In 1844, a huge flood washed out the Kaw
With the coming of the Civil War, some of the Kaw were pressed less than voluntarily into the 9th Kansas Cavalry. They served in the pursuit of Quantrill after the sack of Lawrence.
When the war ended, so ended the government’s concern for the Kaw. Pressure increased to remove them from Kansas. Finally, in 1873, the government force them to move to a new reservation in Oklahoma, departing forever the state named for them.

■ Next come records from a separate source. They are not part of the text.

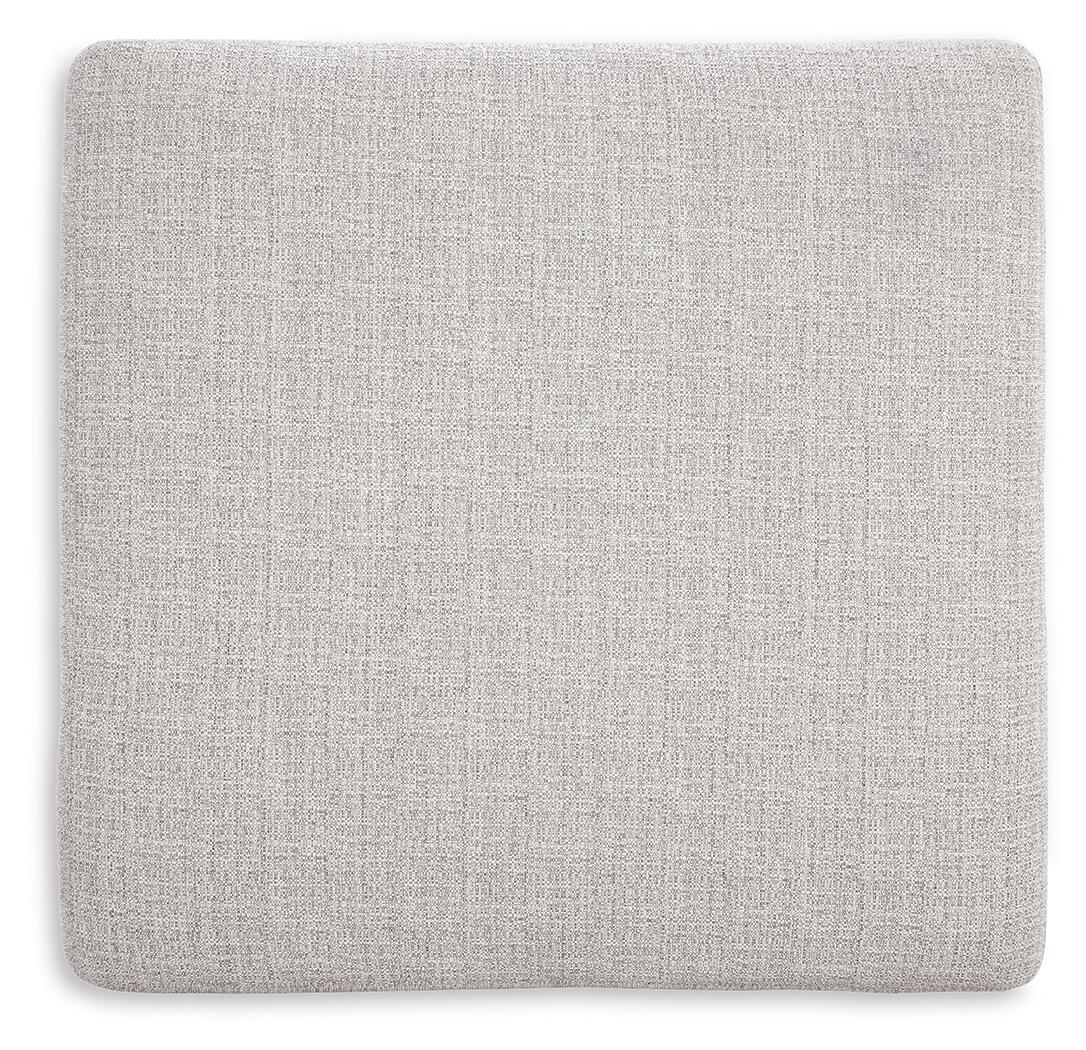 Ashley Express - Koralynn Oversized Accent Ottoman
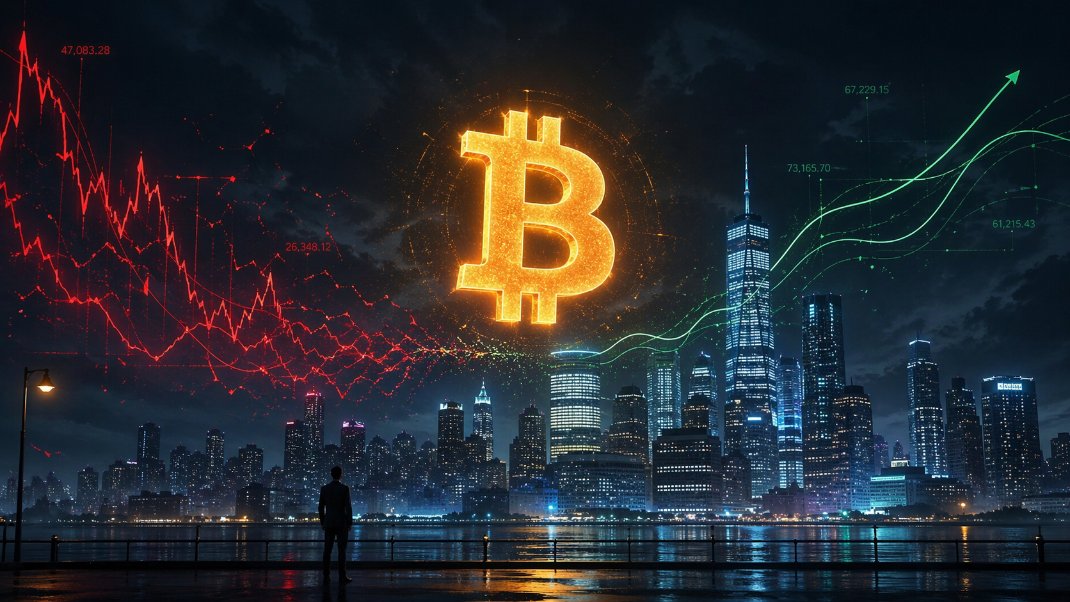 Prashant Mehar tweet media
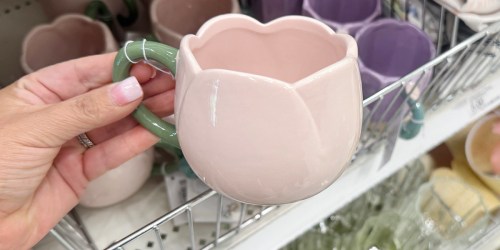 *NEW* Target Bullseye Playground Easter Finds from $1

In Oklahoma, they declined further, swindled and pushed on all sides, until finally one of their own broke the tribal government – Charles Curtis, one-quarter Kaw, elected Vice President under Herbert Hoover, pushed for the assimilation of Native American tribes and the breakup of tribal governments. Each Kaw was given 400 acres. In 1959, the Kaw reorganized, and founded a tribal government, achieving tribal recognition. In 1960, the government created the Kaw Reservoir, flooding most of the Kaw land. According to Dorothy Roberts, full-blooded Kaw women were subject to sterilization by the Indian Health Service in the 1970s.
Today there are no longer any full-blooded Kaw, or living native speakers, though the language remains available through recordings online. A proud people have mostly passed into history. Descendants maintain the Kaw Nation near Kaw City, Oklahoma.
Topeka is a word from the Kaw language that means “good place to grow potatoes”.